Thought
Leaky abstractions are not failures. The lying is.
Every abstraction leaks.
The interesting part is how much damage we do by pretending otherwise.
An abstraction compresses detail so a human being can think at the right level most of the time. That is useful. It is also dangerous. The detail you threw away did not disappear. It is still there, waiting for the wrong load, the wrong timeout, the wrong failure mode, or the wrong person to lean on the interface a little too hard.
The leak is not the scandal. Reality is allowed to exist.
The scandal is when we sell an abstraction as if it removed reality instead of hiding it.
People talk about leaky abstractions as if a leak were a defect in an otherwise elegant design. It is not a defect. It is the design meeting reality.
An abstraction leaks because the underlying system still has shape. Time still passes. State still changes. Networks still drop packets. Another process still touches the same row. A user still clicks twice. The machine underneath your nice API remains a machine.
So when somebody says, "This API makes payments simple", the only honest question is: simple under what conditions?
Can it time out after the bank accepted the charge? Can a retry create a duplicate?
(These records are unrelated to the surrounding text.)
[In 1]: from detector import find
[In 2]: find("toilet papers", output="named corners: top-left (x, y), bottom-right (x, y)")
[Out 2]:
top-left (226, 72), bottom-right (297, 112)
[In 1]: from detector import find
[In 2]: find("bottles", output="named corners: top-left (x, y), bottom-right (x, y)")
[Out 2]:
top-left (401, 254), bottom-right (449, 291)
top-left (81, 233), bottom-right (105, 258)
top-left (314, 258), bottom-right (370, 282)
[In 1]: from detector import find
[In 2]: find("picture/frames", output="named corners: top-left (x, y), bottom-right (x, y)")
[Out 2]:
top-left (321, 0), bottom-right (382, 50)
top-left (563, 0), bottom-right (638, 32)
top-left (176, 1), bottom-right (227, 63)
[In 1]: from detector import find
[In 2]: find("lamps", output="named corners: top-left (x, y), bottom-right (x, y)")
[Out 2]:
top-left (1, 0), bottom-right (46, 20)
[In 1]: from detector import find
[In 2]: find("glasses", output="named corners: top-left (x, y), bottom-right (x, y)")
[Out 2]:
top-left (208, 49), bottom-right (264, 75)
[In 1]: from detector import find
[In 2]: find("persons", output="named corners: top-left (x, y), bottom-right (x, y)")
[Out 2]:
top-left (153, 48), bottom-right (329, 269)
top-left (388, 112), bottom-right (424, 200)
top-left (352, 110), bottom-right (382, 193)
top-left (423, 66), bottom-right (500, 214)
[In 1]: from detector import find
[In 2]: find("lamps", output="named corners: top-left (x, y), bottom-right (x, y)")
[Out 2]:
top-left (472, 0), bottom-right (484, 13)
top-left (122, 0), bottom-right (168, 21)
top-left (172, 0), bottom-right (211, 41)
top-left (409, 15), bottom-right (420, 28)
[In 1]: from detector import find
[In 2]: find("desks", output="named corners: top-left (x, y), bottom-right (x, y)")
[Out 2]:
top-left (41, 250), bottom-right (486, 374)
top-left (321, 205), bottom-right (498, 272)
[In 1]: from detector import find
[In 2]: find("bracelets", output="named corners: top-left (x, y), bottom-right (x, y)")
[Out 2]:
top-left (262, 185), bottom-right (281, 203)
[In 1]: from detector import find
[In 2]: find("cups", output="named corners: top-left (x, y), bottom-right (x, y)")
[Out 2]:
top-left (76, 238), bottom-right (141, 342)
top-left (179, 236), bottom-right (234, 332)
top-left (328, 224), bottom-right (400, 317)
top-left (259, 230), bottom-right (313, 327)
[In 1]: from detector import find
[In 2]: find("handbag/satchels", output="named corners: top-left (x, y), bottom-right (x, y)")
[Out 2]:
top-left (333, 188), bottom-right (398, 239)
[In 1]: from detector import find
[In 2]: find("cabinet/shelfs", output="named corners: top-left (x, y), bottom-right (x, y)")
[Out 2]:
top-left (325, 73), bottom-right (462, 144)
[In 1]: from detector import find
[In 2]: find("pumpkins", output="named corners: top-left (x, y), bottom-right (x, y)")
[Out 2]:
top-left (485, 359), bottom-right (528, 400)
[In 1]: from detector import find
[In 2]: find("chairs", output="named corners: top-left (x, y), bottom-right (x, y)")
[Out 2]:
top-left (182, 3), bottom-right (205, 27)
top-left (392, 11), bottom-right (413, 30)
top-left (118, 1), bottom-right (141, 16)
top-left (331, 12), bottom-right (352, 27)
Can the client observe "failed" when the side effect already happened? Can two workers race on the same payment?
If the answer is yes to any of those, the abstraction has not failed. It has revealed its boundary. The failure begins one step later, when documentation, code review, and architecture discussion keep speaking as if charge() were a neat atomic event. The system ships. The edge case arrives. The postmortem asks why nobody knew.
That is how teams get hurt. Not by complexity itself, but by false simplicity.
Good abstractions do not eliminate the hard parts. They put the hard parts in one place and mark them clearly.
Bad abstractions do the opposite. They smear reality across the system and then force every caller to rediscover the same failure modes the hard way.
You can usually tell which kind you are dealing with by asking one rude question: what does this abstraction require me to know anyway?
If the honest answer is "timeouts, retries, ordering, idempotency keys, transaction boundaries, reconciliation, and whether this event stream is at-least-once or exactly-once-ish-until-it-isn't", then the abstraction is not carrying much weight. It is decorative.
This is the core mistake: confusing interface with semantics.
A narrow interface is not the same thing as a strong guarantee.
sendEmail(user) looks simple. That tells you nothing about whether the email can be sent twice, whether the provider accepted it before your timeout, whether a retry is safe, or whether "sent" means queued, handed off, delivered, or merely written down somewhere optimistic.
The smaller the interface, the easier it is to lie with it.
That is why many "clean" systems rot under pressure. The code reads like certainty while the runtime behaves like negotiation.
TLA+ makes that negotiation impossible to elide — not in the vague "formal methods are rigorous" sense people gesture at, but because it forces you to stop lying by omission.
Take the fake-simple payment call:
charge(payment_id, amount)
At the interface level, that looks like one action. At the system level, it is usually several. A worker decides to issue the charge. The request is sent. The provider may commit the charge. The response may be delayed, lost, or ambiguous. The worker may retry. A reconciliation job may later discover what actually happened.
Once you model that in TLA+, the abstraction loses the right to be fuzzy. You have to say what state exists. You have to say what actions can happen. You have to say what can happen concurrently. You have to say what must never happen, and what must eventually happen.
Now you can write invariants that matter:
- a payment is never marked settled twice
- a committed charge is always associated with the same idempotency key
- reconciliation never invents a charge that no provider execution could have produced
And you can write liveness properties that matter:
- a payment that enters an
Unknownstate is eventually reconciled - a retriable request does not stay in limbo forever
TLA+ does not patch the leak. Better: it tells you exactly where the leak is, what damage it can cause, and which guarantees your design must still preserve when it happens.
That is why formal methods are useful precisely when reality is messy. If the system were actually a clean stack of airtight abstractions, a type signature and a pleasant README would be enough. But that is not the world we build in. We build on queues, databases, clouds, browsers, kernels, providers, and human operators. Each layer compresses the one below it. Each layer leaks under load.
The serious question is not whether the leak exists. The serious question is whether we are precise about it.
An honest abstraction says: here is what I hide, here is what I preserve, here is where reality can still break through, and here are the guarantees that remain true when it does.
That is a much stricter standard than "easy to use", and it shows more respect for the next engineer, for operations, and for the poor bastard debugging the system at 2 a.m.
Leaky abstractions are normal.
Abstractions that leak without telling the truth about the leak are malpractice.